Kegiatan 1: Menurut artikel tentang keterisian RS Covid-19 di Solo, berapa persen tingkat keterisian tempat tidur pasien Covid-19 di rumah sakit Kota Solo?
Kegiatan 2: Tuliskan ulang tanpa perubahan bagian artikel tentang keterisian RS Covid-19 di Solo dari "Penanganan Covid" sampai "mencapai 87 persen.".
Kegiatan 3: Lanjutkan artikel tentang keterisian RS Covid-19 di Solo mulai dari kalimat sesudah kalimat terakhirnya.

Penanganan Covid
Tingkat Keterisian RS Covid-19 di Solo Capai 87 Persen, Kepala Dinkes: Saya Sudah Mulai Deg-degan
Bed occupancy rate (BOR) alias tingkat keterisian tempat tidur untuk pasien Covid-19 di seluruh rumah sakit (RS) di Kota Solo melonjak.
TRIBUNNEWS.COM - Bed occupancy rate (BOR) alias tingkat keterisian tempat tidur untuk pasien Covid-19 di seluruh rumah sakit (RS) di Kota Solo melonjak.
Kepala Dinas Kesehatan (Dinkes) Kota Solo, Siti Wahyuningsih menyebut, BOR di Solo mencapai 87 persen.
"Secara garis besar, kenaikan keterisian tempat tidur itu sudah tinggi, saya lihat data saya sekarang itu sudah posisi 87 persen," ungkap Ning, Kamis (17/6/2021) dalam program Overview Tribunnews.com.
Ning mengaku mulai khawatir dengan kondisi tersebut.
"Saya sudah mulai deg-degan," ujarnya.

Baca juga: Mutasi Virus Corona, Begini Awal Mula Penamaan Varian Delta
Kepala dinas yang menjabat sejak era Wali Kota Solo, Joko Widodo itu menyebut keterisian tempat tidur pasien Covid-19 mulai terasa sejak akhir bulan Ramadan 2021 kemarin.
"Sampai sekarang cenderung naik, ini kewaspadaan kita semua, tidak hanya di luar Solo, tapi di Solo juga naik."
"Harus kita sikapi dengan bijaksana, termasuk masyarakat harus sadar covid itu ada, ini menjadi masalah," ungkapnya.
Varian Delta di Kota Solo
Sementara itu, Ning menyebut jika belum ada laporan kasus Covid-19 varian Delta di Kota Solo.
"Doanya tidak ada, semoga tidak ada," ungkapnya.
Baca juga: 11 Anggota DPR Positif Covid-19, Tenaga Ahli dan Pamdal Ikut Terpapar, 2 Komisi Di-lockdown
Namun, sudah ada sampel spesimen yang dikirim, namun hasilnya belum keluar.
"Beberapa sampel yang dikirim juga bukan hanya masyarakat Solo, melainkan yang opname di Solo," ungkap Ning.
Ning mengungkapkan, Pemerintah Kota Solo terus berusaha mengedukasi masyarakat untuk taat protokol kesehatan.
"Apapun variannya, protokol kesehatan yang menjadi utama," ungkap Ning.
Simak program Overview "Corona Jenis Baru dan Isu Dicovidkan" selengkapnya :
Kasus Corona Varian Delta di Indonesia
Sementara itu, Kementerian Kesehatan (Kemenkes) mencatat setidaknya ada 104 kasus corona varian delta atau B.1.617 dari India yang sudah masuk ke Indonesia.
Direktur Pencegahan dan Pengendalian Penyakit Menular Langsung Kemenkes, Siti Nadia Tarmizi mengatakan, varian delta tersebut sudah menyebar di beberapa daerah di Indonesia.
Kendati demikian, Nadia mengingatkan, vaksin Covid-19 masih efektif memberikan perlindungan.

Data Tercatat:
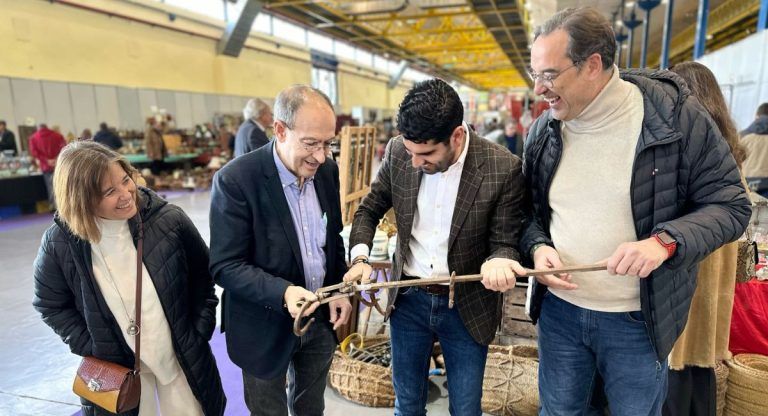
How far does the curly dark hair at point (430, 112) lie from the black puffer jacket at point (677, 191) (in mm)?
540

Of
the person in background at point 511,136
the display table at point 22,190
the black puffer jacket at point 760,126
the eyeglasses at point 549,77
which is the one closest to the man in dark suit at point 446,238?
the eyeglasses at point 549,77

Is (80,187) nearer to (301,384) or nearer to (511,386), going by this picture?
(301,384)

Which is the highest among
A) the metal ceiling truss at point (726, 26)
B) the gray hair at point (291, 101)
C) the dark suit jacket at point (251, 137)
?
the metal ceiling truss at point (726, 26)

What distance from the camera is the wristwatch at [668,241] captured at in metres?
1.17

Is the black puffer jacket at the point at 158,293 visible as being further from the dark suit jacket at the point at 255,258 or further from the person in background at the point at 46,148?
the person in background at the point at 46,148

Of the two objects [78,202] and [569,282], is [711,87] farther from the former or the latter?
[78,202]

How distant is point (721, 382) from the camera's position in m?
2.24

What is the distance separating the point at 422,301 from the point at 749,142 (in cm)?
477

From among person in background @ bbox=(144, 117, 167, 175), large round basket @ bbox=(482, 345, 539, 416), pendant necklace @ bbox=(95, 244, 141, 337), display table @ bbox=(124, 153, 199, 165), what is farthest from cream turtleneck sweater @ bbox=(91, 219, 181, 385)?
person in background @ bbox=(144, 117, 167, 175)

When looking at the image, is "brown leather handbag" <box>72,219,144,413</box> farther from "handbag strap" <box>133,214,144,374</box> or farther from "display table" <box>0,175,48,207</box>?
"display table" <box>0,175,48,207</box>

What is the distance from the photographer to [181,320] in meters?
1.78

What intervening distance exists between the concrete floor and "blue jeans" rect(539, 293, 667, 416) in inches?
47.4

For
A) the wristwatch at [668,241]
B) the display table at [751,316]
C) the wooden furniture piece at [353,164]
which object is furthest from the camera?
the wooden furniture piece at [353,164]

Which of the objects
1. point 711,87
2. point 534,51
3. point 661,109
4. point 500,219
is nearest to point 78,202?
point 500,219
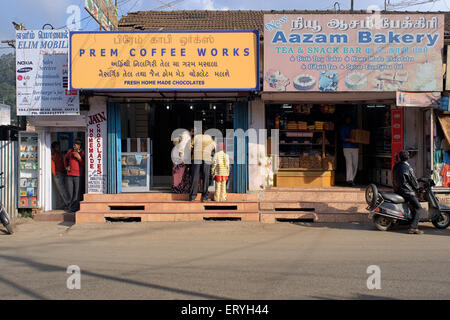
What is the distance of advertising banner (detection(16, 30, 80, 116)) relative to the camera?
33.5ft

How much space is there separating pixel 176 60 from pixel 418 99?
6087 millimetres

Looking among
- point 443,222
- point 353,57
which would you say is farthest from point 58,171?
point 443,222

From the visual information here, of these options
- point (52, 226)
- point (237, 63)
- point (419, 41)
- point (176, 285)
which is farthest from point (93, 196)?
point (419, 41)

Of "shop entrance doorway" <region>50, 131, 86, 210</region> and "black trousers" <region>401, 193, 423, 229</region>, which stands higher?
"shop entrance doorway" <region>50, 131, 86, 210</region>

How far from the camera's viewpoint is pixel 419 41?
32.0 feet

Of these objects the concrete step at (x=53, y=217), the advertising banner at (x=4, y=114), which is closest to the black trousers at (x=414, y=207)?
the concrete step at (x=53, y=217)

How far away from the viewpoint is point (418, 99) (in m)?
9.77

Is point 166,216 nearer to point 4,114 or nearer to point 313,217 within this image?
point 313,217

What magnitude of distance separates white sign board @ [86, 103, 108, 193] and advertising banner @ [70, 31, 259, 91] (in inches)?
46.1

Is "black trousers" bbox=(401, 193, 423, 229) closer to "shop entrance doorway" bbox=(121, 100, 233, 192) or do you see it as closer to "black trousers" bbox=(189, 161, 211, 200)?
"black trousers" bbox=(189, 161, 211, 200)

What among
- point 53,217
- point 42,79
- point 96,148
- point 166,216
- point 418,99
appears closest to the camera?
point 166,216

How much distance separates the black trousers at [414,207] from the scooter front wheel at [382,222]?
1.58 ft

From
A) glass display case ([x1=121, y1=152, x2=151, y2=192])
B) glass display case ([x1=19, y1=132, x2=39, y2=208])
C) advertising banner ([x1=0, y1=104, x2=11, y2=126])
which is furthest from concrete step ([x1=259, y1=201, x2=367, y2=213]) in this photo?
advertising banner ([x1=0, y1=104, x2=11, y2=126])
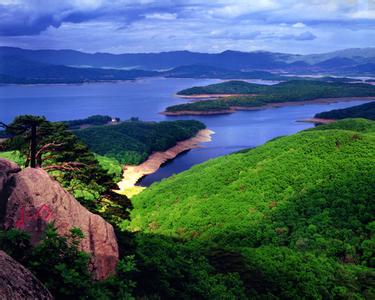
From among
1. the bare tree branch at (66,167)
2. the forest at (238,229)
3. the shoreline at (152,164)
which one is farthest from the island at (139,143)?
the bare tree branch at (66,167)

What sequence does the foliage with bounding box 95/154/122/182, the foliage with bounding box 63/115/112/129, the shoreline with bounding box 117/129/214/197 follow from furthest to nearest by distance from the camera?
the foliage with bounding box 63/115/112/129 < the foliage with bounding box 95/154/122/182 < the shoreline with bounding box 117/129/214/197

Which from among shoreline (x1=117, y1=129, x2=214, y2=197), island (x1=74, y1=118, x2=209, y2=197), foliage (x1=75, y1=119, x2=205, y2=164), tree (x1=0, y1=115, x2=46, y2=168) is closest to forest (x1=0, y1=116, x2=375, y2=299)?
tree (x1=0, y1=115, x2=46, y2=168)

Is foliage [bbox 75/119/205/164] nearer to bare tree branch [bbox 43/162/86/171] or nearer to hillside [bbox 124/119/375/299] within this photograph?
hillside [bbox 124/119/375/299]

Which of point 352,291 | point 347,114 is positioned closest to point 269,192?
point 352,291

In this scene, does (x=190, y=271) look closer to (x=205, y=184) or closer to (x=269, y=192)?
(x=269, y=192)

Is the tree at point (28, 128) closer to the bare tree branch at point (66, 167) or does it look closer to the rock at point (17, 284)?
the bare tree branch at point (66, 167)

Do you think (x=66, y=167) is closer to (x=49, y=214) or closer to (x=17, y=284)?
(x=49, y=214)

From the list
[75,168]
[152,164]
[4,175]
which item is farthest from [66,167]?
[152,164]
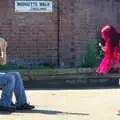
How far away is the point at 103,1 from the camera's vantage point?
1562 centimetres

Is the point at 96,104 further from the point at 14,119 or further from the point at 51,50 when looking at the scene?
the point at 51,50

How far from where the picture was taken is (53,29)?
50.7 ft

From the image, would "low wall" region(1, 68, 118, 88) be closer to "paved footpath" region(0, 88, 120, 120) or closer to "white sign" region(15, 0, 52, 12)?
"paved footpath" region(0, 88, 120, 120)

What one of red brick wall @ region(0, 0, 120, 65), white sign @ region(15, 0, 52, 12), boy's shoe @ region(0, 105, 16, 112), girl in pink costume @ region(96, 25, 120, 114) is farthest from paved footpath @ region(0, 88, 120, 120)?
white sign @ region(15, 0, 52, 12)

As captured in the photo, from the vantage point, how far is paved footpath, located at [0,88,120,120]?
879 centimetres

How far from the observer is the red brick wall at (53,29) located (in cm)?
1529

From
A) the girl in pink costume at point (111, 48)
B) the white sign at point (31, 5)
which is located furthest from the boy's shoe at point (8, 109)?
the white sign at point (31, 5)

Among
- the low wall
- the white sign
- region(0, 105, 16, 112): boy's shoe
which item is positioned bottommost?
the low wall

Jawaban Tertulis 1: 87 persen.

Jawaban Tertulis 2:
Penanganan Covid
Tingkat Keterisian RS Covid-19 di Solo Capai 87 Persen, Kepala Dinkes: Saya Sudah Mulai Deg-degan
Bed occupancy rate (BOR) alias tingkat keterisian tempat tidur untuk pasien Covid-19 di seluruh rumah sakit (RS) di Kota Solo melonjak.
TRIBUNNEWS.COM - Bed occupancy rate (BOR) alias tingkat keterisian tempat tidur untuk pasien Covid-19 di seluruh rumah sakit (RS) di Kota Solo melonjak.
Kepala Dinas Kesehatan (Dinkes) Kota Solo, Siti Wahyuningsih menyebut, BOR di Solo mencapai 87 persen.

Jawaban Tertulis 3:
Nadia pun mencontohkan, vaksin Sinovac yang digunakan untuk tenaga kesehatan, terbukti memberikan perlindungan dari kematian mencapai 98 persen.
Selain itu, Nadia mengatakan, vaksin AstraZeneca efektif memberikan perlindungan dari penularan virus corona varian delta dan alpha menurut riset dari Public Health England (PHE).

"Jadi sekarang WHO menyarankan kita mempercepat vaksinasi, efikasi dari vaksin terus terganggu, kita sebenarnya sudah memiliki pertahanan untuk melawan virus tersebut," ujar Nadia dalam diskusi secara virtual bertajuk "Siap Jaga Indonesia dengan Vaksinasi Gotong Royong", Rabu (16/6/2021), dikutip dari Kompas.com.
Di sisi lain, Nadia tak menampik kasus Covid-19 yang terus meningkat di Indonesia akibat dari penyebaran virus corona varian delta dan aplha.
Oleh karena itu, perlindungan pada masyarakat harus dipercepat dengan memperluas cakupan vaksinasi di seluruh provinsi.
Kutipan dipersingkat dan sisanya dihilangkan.